Nâm u nişane kalmadı fasl-ı bahardan 
Düşdü çemende berg-i dıraht itibârdan

Bahar mevsiminden ne bir ad ne de bir iz kaldı.
Artık kırlarda, ağaç yaprakları itibardan düştü.

Eşcâr-ı bâğ hırka-i tecrîde girdiler 
Bâd-ı hazân çemende el aldı çenârdan

Bahçenin ağaçları (bir derviş gibi) soyutlanmışlık hırkasına büründüler.
Sonbahar rüzgarı, kırlarda çınardan el aldı.

Her yanadan ayağına altun akup gelir 
Eşcâr-ı bâğ himmet umar cûy – bârdan

Her taraftan ayağına altın (sarı yapraklar) akıp gelir.
Bağdaki ağaçlar ırmaktan bir alicenaplık ve iyilik umarlar.

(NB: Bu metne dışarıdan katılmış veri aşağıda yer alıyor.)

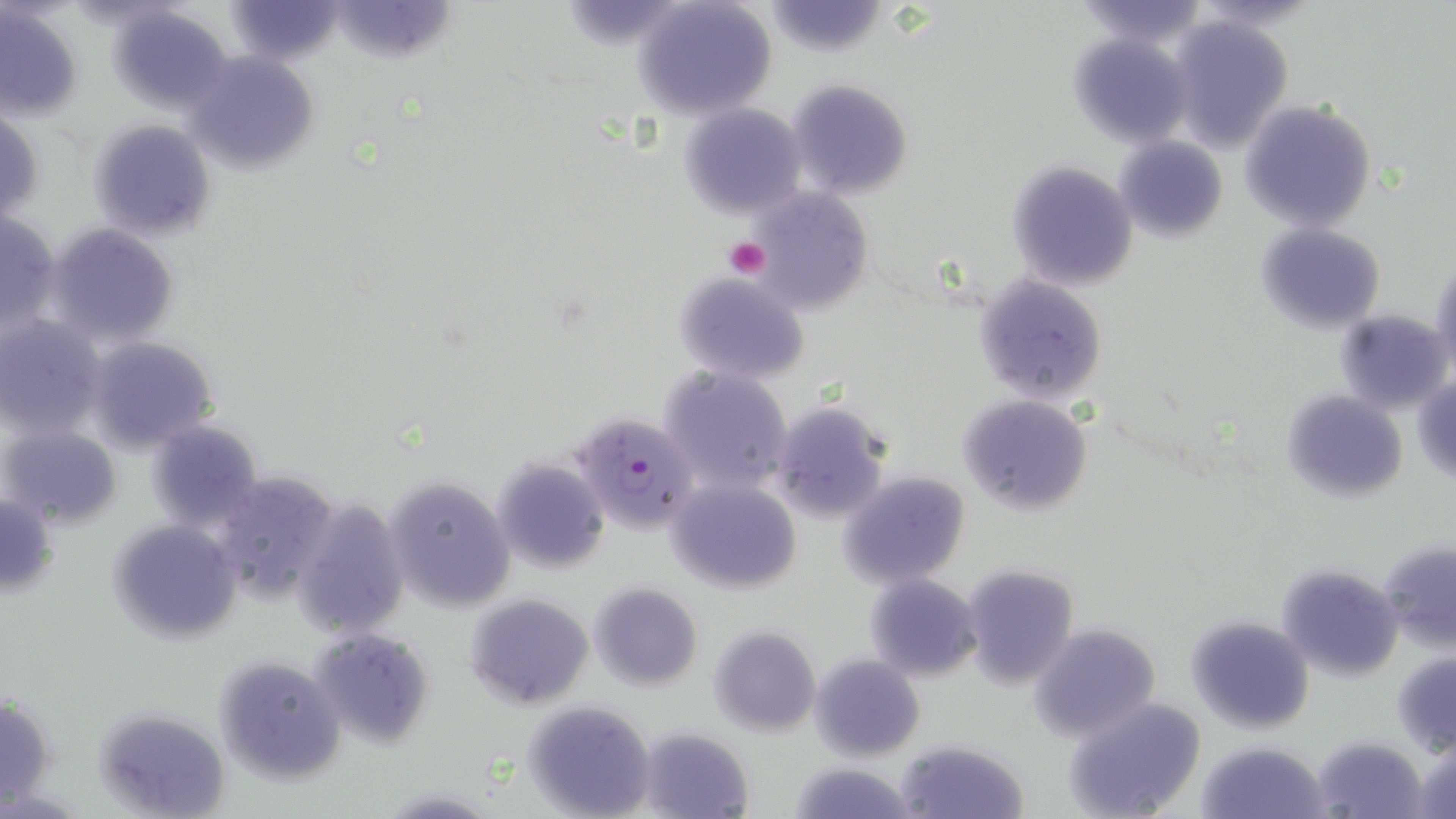
Approximate bounding boxes as [x1, y1, x2, y2] in pixels. Platelet locations: [726, 238, 770, 279]. Uninfected red blood cell locations: [229, 0, 340, 67], [327, 0, 459, 64], [633, 0, 776, 120], [1075, 0, 1206, 47], [763, 1, 889, 56], [0, 5, 83, 123], [107, 7, 232, 111], [1164, 14, 1294, 154], [1067, 31, 1193, 147], [184, 51, 320, 174], [785, 77, 915, 202], [1238, 101, 1377, 232], [678, 104, 808, 221], [0, 107, 44, 225], [87, 118, 217, 241], [1116, 137, 1228, 242], [1008, 161, 1137, 290], [747, 188, 874, 313], [1, 211, 62, 335], [1255, 220, 1387, 333], [43, 222, 180, 349], [1431, 258, 1456, 382], [672, 269, 811, 385], [975, 274, 1108, 406], [1334, 307, 1452, 415], [0, 315, 107, 440], [84, 333, 221, 454], [656, 365, 795, 495], [1412, 373, 1456, 485], [1282, 390, 1409, 504], [957, 394, 1094, 517], [768, 400, 891, 523], [146, 419, 264, 532], [0, 422, 122, 529], [492, 455, 612, 573], [212, 467, 342, 604], [838, 470, 972, 587], [383, 473, 517, 611], [667, 476, 802, 592], [0, 489, 58, 598], [290, 499, 410, 638], [107, 520, 243, 645], [1379, 540, 1456, 651], [961, 562, 1081, 689], [1276, 562, 1404, 681], [864, 574, 983, 680], [588, 582, 702, 690], [466, 593, 593, 709], [1185, 614, 1315, 736], [1029, 622, 1162, 741], [311, 625, 436, 750], [707, 625, 822, 736], [1392, 653, 1456, 754], [809, 654, 925, 760], [212, 656, 345, 786], [0, 694, 54, 811], [1064, 697, 1206, 819], [523, 699, 657, 818], [95, 709, 229, 819], [639, 728, 754, 818], [1311, 735, 1429, 818], [1410, 738, 1456, 818], [896, 739, 1029, 819], [1198, 741, 1326, 818], [788, 760, 918, 819], [378, 785, 501, 818]. Plasmodium falciparum-infected red blood cell locations: [572, 410, 700, 536]. Slide-level diagnosis: Plasmodium falciparum. May-Grünwald-Giemsa stain. Thin blood film. Image is 1456×819 pixels. Optical microscopy. One field of a larger specimen. Captured at 1000x magnification.Describe the morphology of the erythrocytes.
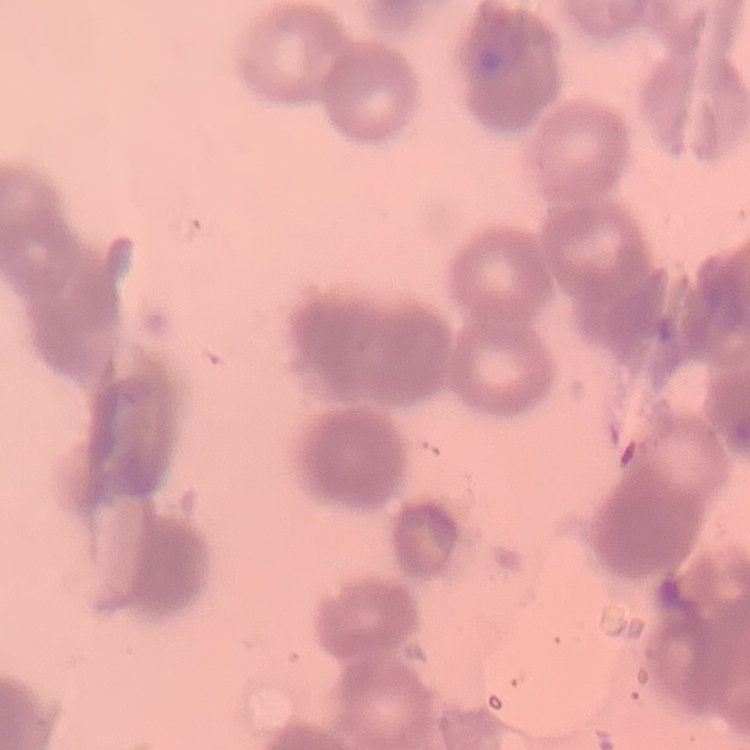
Rouleaux formation.

Summary:
  - Stain: Field's or Giemsa
  - Preparation: thin blood film
  - Image type: one tile cut from a larger photomicrograph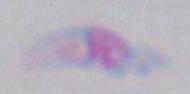
{
  "modality": "photomicrograph",
  "identification": "Toxoplasma gondii",
  "magnification": "1000x"
}State which cell type is depicted.
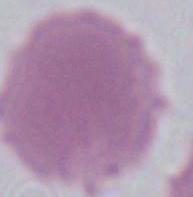

This is an erythrocyte.

magnification = 1000x
modality = photomicrograph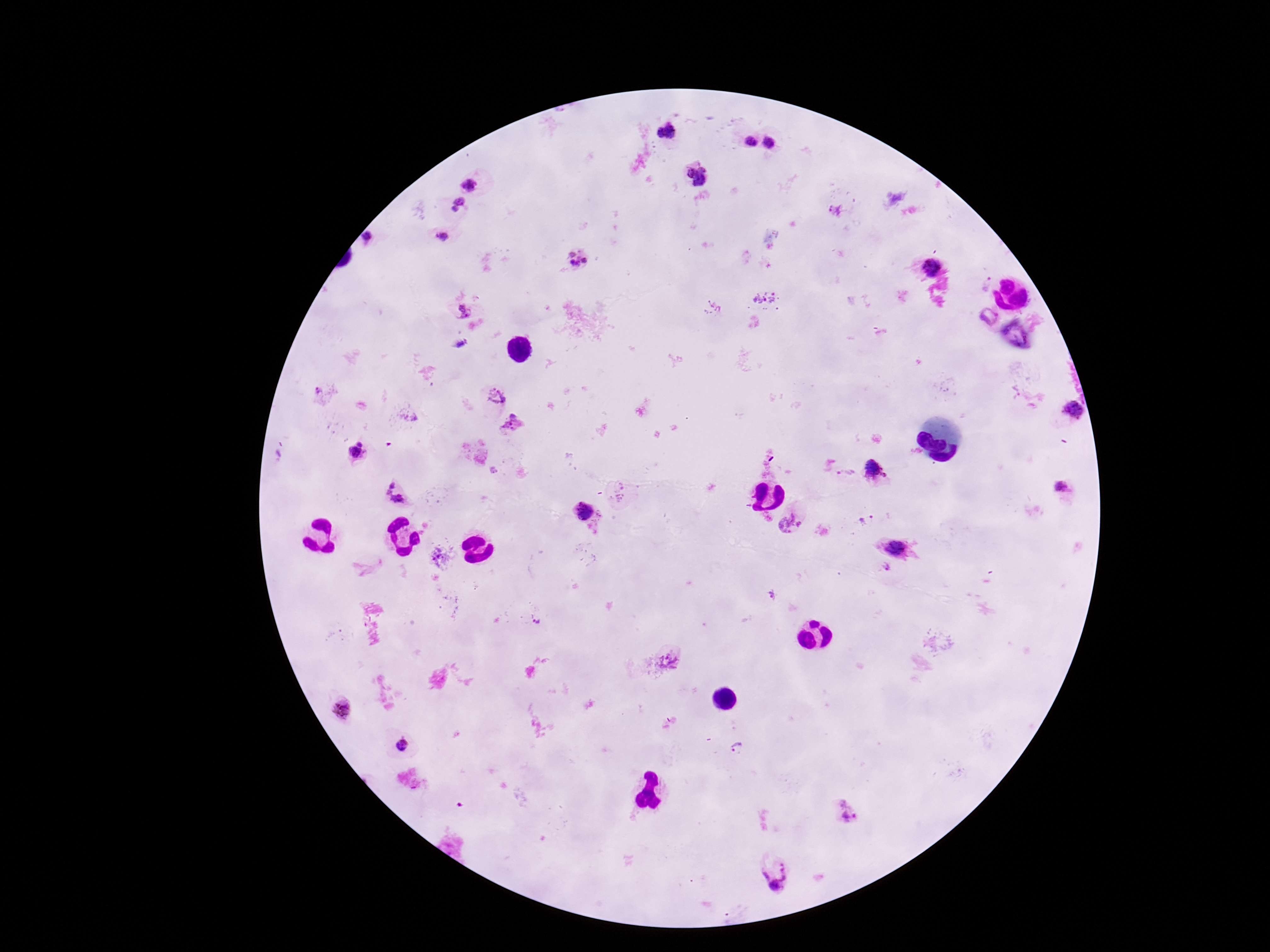

Approximate object centers, in pixels from the top-left corner.
Summary:
  - Plasmodium parasite locations: (x=667, y=133), (x=748, y=143), (x=770, y=144), (x=696, y=176), (x=471, y=184), (x=458, y=203), (x=833, y=212), (x=441, y=235), (x=579, y=261), (x=932, y=268), (x=766, y=300), (x=713, y=308), (x=459, y=311), (x=988, y=317), (x=461, y=344), (x=497, y=394), (x=1076, y=411), (x=513, y=424), (x=357, y=450), (x=875, y=471), (x=848, y=474), (x=1061, y=489), (x=396, y=493), (x=581, y=511), (x=868, y=520), (x=792, y=523), (x=897, y=549), (x=441, y=557), (x=886, y=569), (x=535, y=622), (x=668, y=661), (x=342, y=708), (x=402, y=745), (x=738, y=750), (x=847, y=814), (x=776, y=876)
  - Field of view: one from this slide
  - Stain: Giemsa
  - Image size: 1270×952 pixels
  - Capture: smartphone camera through the microscope eyepiece
  - Patient malaria status: infected
  - Preparation: thick peripheral-blood smear
  - Magnification: 100xName the parasite shown.
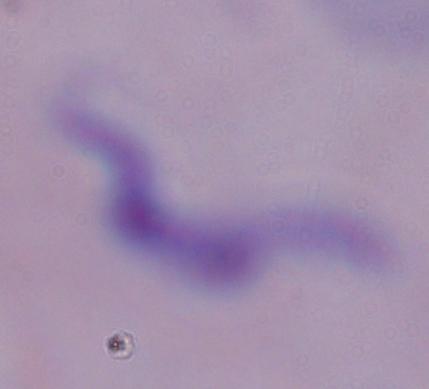
A trypanosome.

modality = micrograph
magnification = 1000x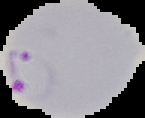

preparation = thin blood smear
image type = segmented cell region with the area outside set to black
result = Plasmodium parasites identified
image size = 145×118 pixels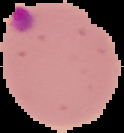

Malaria status: parasitized. From a thin blood smear. Segmented cell region on a black background. Image is 124×133 pixels.Name the blood parasite species.
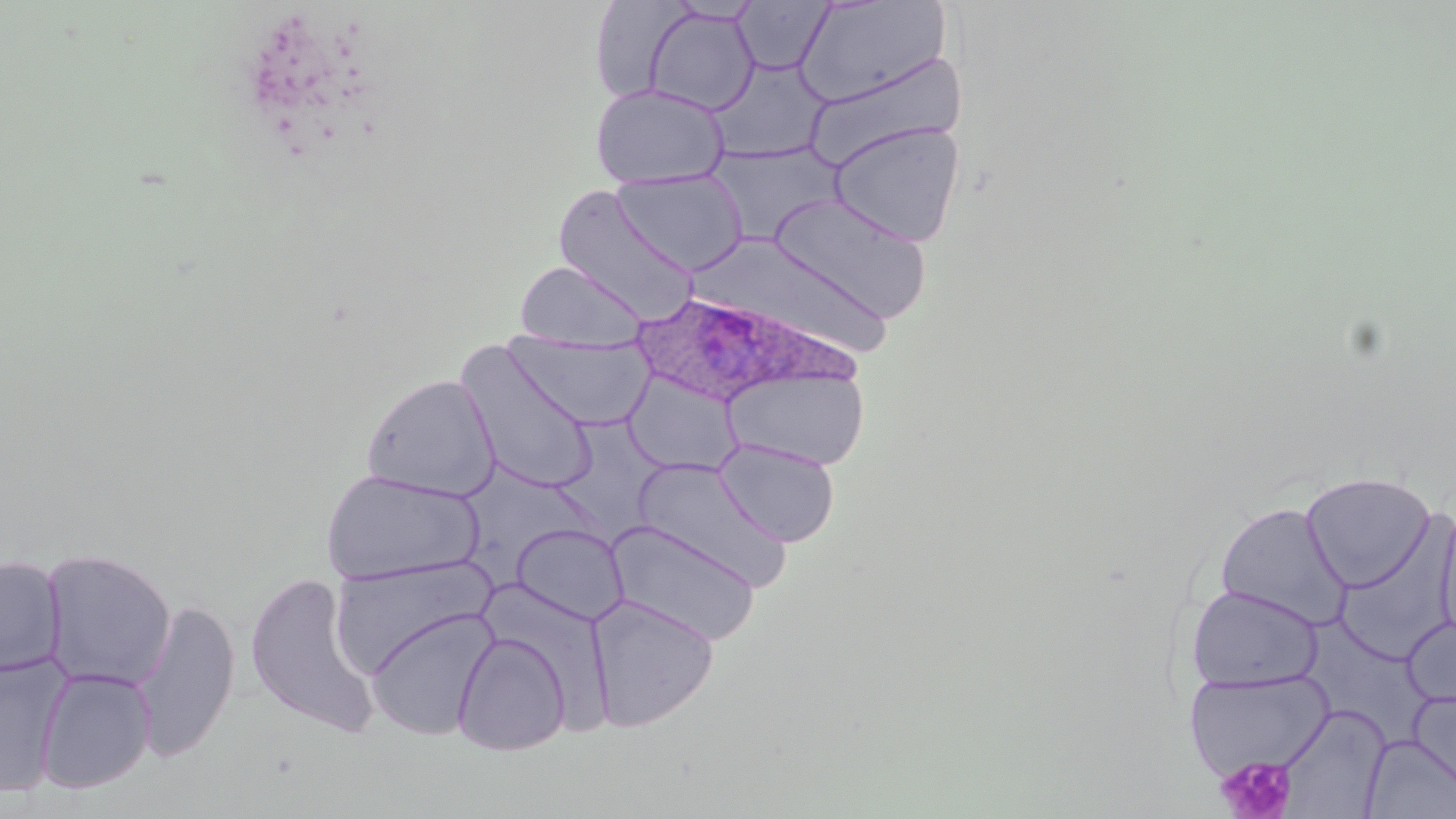

Plasmodium ovale.

platelet locations = approximate bounding boxes as (x1, y1, x2, y2) in pixels: (1216, 756, 1296, 819)
stain = May-Grünwald-Giemsa
field of view = one of a larger specimen
uninfected red blood cell locations = approximate bounding boxes as (x1, y1, x2, y2) in pixels: (794, 0, 950, 107), (666, 1, 763, 24), (732, 1, 835, 75), (589, 2, 696, 102), (642, 6, 760, 116), (801, 51, 968, 171), (706, 58, 831, 163), (590, 83, 730, 189), (828, 121, 966, 247), (706, 142, 843, 246), (611, 168, 749, 275), (552, 186, 701, 323), (767, 192, 933, 325), (689, 232, 896, 363), (514, 260, 649, 351), (507, 333, 654, 430), (457, 343, 600, 495), (723, 366, 870, 471), (361, 374, 500, 500), (619, 374, 746, 474), (556, 415, 673, 536), (715, 437, 841, 547), (632, 457, 792, 590), (461, 466, 591, 595), (321, 468, 484, 586), (1300, 471, 1437, 592), (1214, 501, 1351, 630), (1434, 501, 1456, 653), (1335, 507, 1456, 667), (605, 520, 761, 645), (511, 523, 629, 626), (40, 548, 177, 691), (328, 554, 497, 678), (0, 555, 66, 678), (243, 572, 381, 738), (1187, 584, 1324, 692), (586, 593, 720, 734), (132, 597, 239, 765), (364, 608, 498, 740), (1300, 615, 1430, 753), (1402, 615, 1456, 711), (453, 632, 571, 755), (0, 653, 72, 797), (34, 667, 156, 793), (1185, 668, 1336, 777), (1408, 689, 1456, 793), (1277, 705, 1390, 818), (1361, 734, 1456, 818)
image size = 1456×819 pixels
preparation = thin blood smear
modality = light microscopy
magnification = 1000x
Plasmodium ovale-infected red blood cell locations = approximate bounding boxes as (x1, y1, x2, y2) in pixels: (628, 291, 855, 406)Identify the parasite.
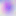
This is Toxoplasma gondii.

magnification = 400x
modality = micrographReport the malaria status of this cell.
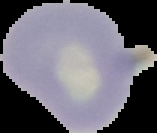

It is uninfected.

Image is 157×133 pixels. Cell region segmented out of the field of view; the surrounding area is masked to black. From a thin blood film.Identify the blood parasite species.
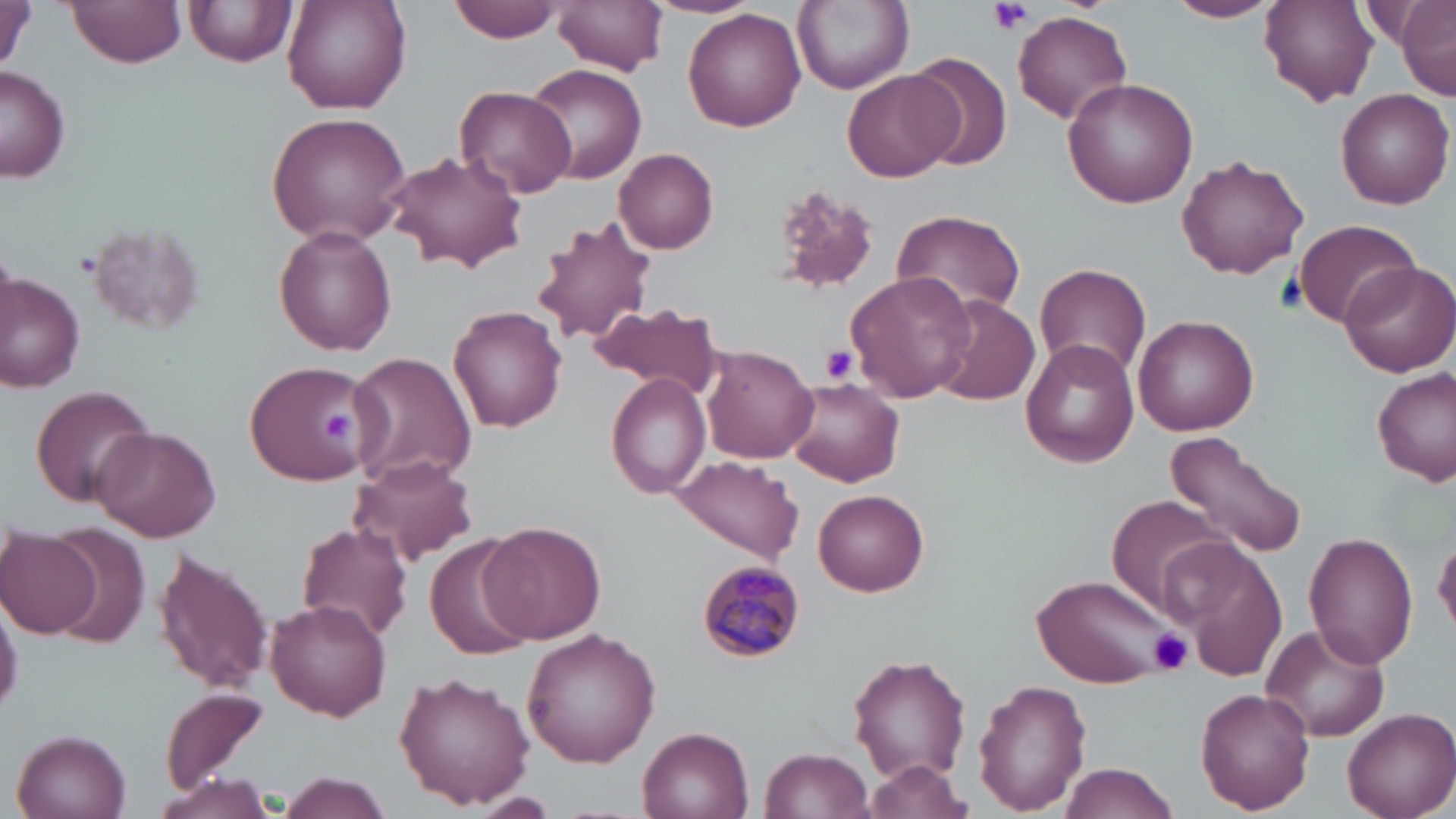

Sahn-ı çemende durma salınsın sebâyile
Âzâdedir nihâi bugün berg ü bârdan

Kırlarda hafif esen rüzgarla durmadan salınsın
Fidan, bugün yaprak ve meyveden arınmıştır.

Bâkî çemende haylî perîşân imiş varak
Benzer ki bir şikâyeti var rûzgârdan

Baki kırlarda yaprak hayli perişan olmuş
Sanki rüzgardan (ya da zamandan) bir şikayeti var gibi.